Thanks a lot for taking the time to review my reports and advice. I have been following the lifestyle changes mentioned by you for the last 5 years since the AWMI occurred. Lifestyle changes regarding food, exercise, and medications. I missed mentioning that I had CKD diagnosed five years back. At that time, the creatinine was 1.7. The kidney disease progressed, and I had to go for AV fistula and then hemodialysis. I got the simultaneous kidney and pancreas transplant done last month. The echo report which I sent you last time was taken just before this surgery. I have few queries in mind which I request your opinion on. My EF was 50 % when I got discharged from the hospital five years back, but over time, it has degraded to 35 %. What could be the reason for the same? I had to go for angiogram and angioplasty purely because I had to get the clearance certificate from the cardiologist to undergo the transplant. But personally, I was not sure about the advantages of doing it because the heart muscle had already died in AWMI and clearing the block now after 4.5 years will not be of any help, right? I have attached the echo taken last year, and the EF was 35 % then and 40 % now. The right atrium, left atrium, and right ventricle was normal before the angioplasty, but now after a year, it is all dilated. How can this happen? Will the transplant help the heart to get better in any way? Should I go for bringing the AV fistula to normal so that the load on the heart is reduced? Thanks in advance for your support.

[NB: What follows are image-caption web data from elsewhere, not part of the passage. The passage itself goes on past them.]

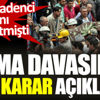Soma davasında ara karar açıklandı Soma davasında ara karar açıklandı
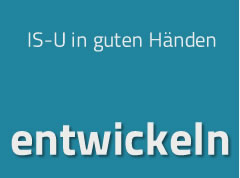 IS-U in guten Händen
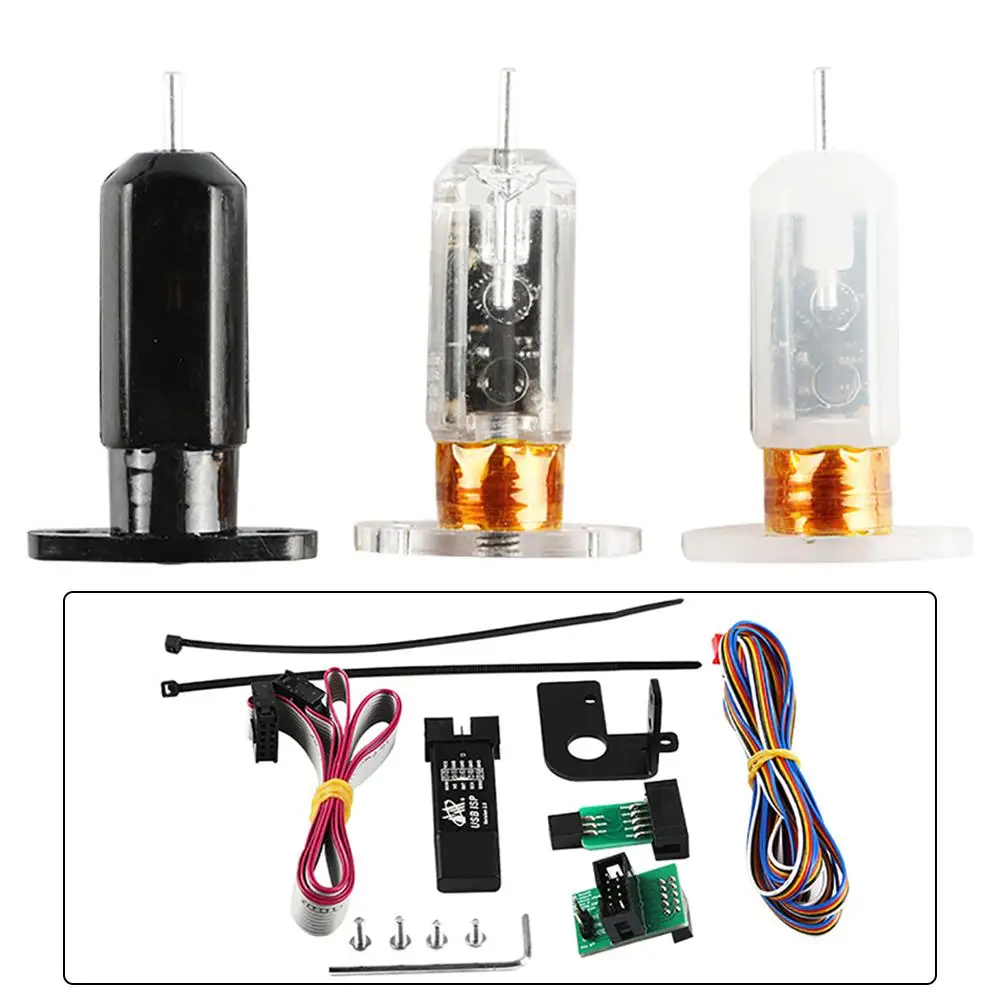 عالية الجودة 3D طابعة اللمس الإستواء استشعار اللمس BL السيارات التسوية السرير استشعار اللمس ل CR-10/Ender-3 Creality 3D طابعة عالية الجودة 3D طابعة اللمس الإستواء استشعار اللمس BL السيارات التسوية السرير استشعار اللمس ل CR-10/Ender-3 Creality 3D طابعة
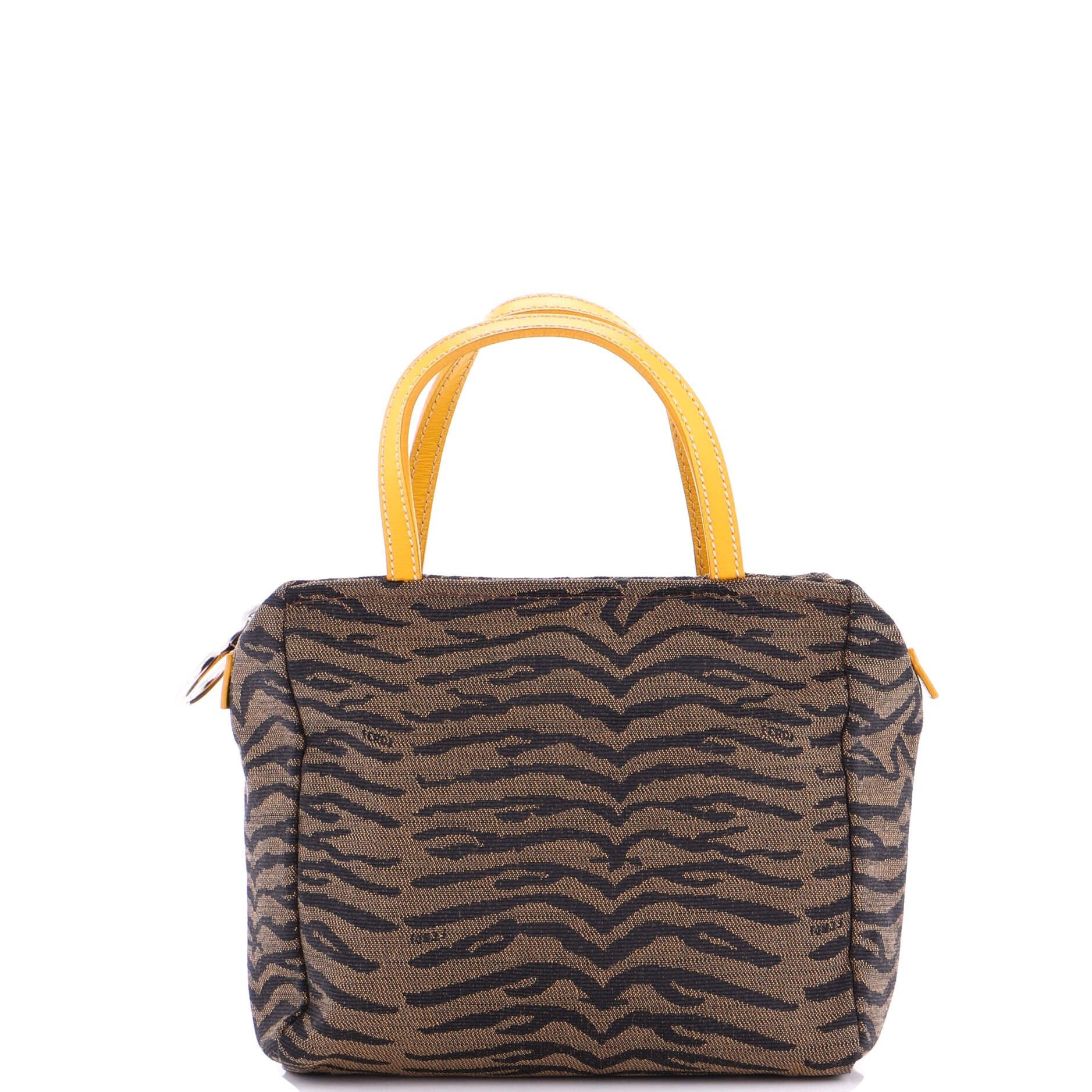 Fendi Zip Tote Size ONE SIZE - 1 Thumbnail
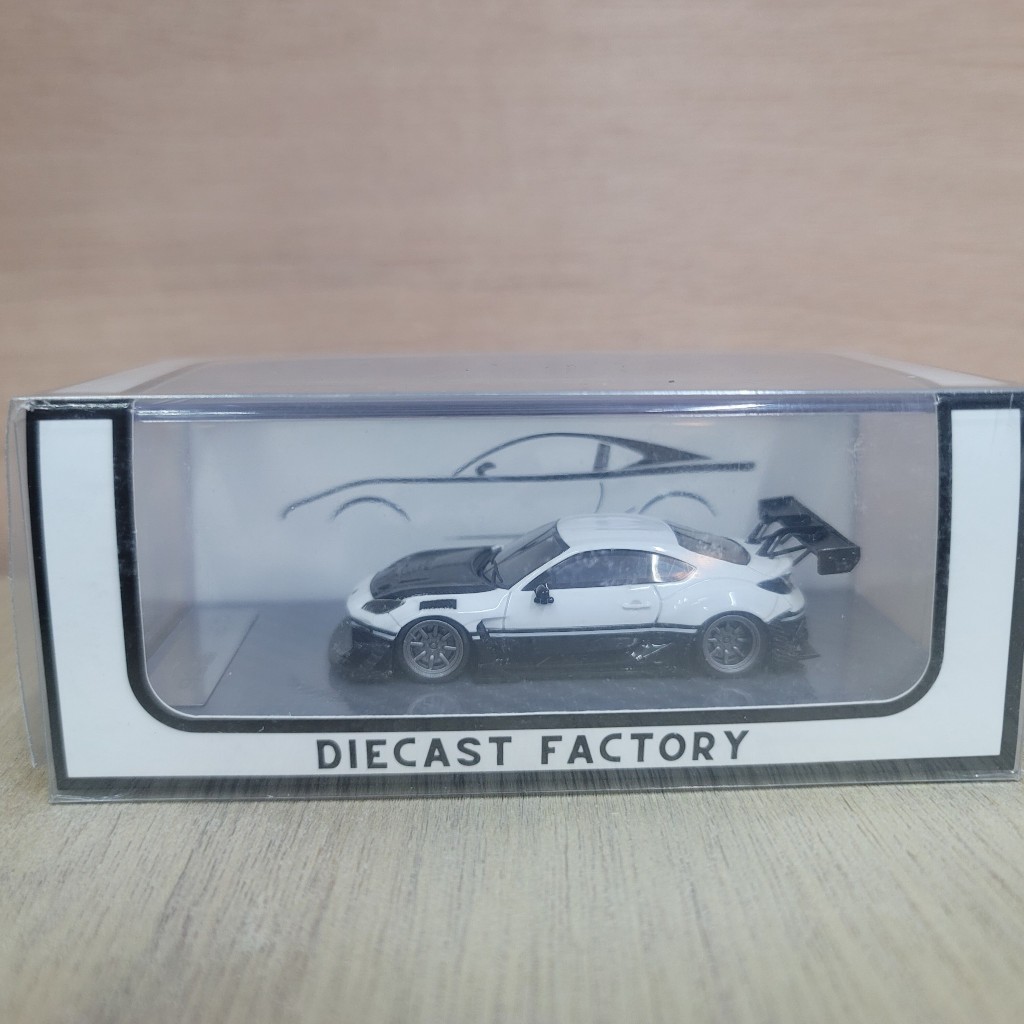 Diecast factory best sale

Firstly, there are two reasons for decreased ejection fraction. One is the presence of block, which is not complete but 95 %. Due to this, there is continuously decreased blood supply to the heart tissue and gradually heart tissue becomes less functioning but not dead. This non-functioning is called as hibernation of the heart. Due to this, both heart function goes down, and heart function may improve after opening the vessel, which was the basis for your angioplasty and improvement in function to some extent. Some tissue was already dead, and some part was hibernating, so angioplasty had probably lead to slight improvement in heart function. Another cause is once the heart is damaged, then vicious cycle begins, and some internal factors kept on damaging the heart, and to prevent this we keep the patients on beta blockers, ace inhibitors, and spironolactone, which slow down the damage process. The likely cause for dilated right heart is fistula only, so if there is no need, then it should be closed. It is possible that right side was dilated to a small extent at the time of angioplasty only, but it was overlooked since it was minimal and now it has progressed over a year to a noticeable extent. An echocardiogram is highly observer dependent investigation, so it depends on the observer as well and what he considers as abnormal. Hope this clears your doubts.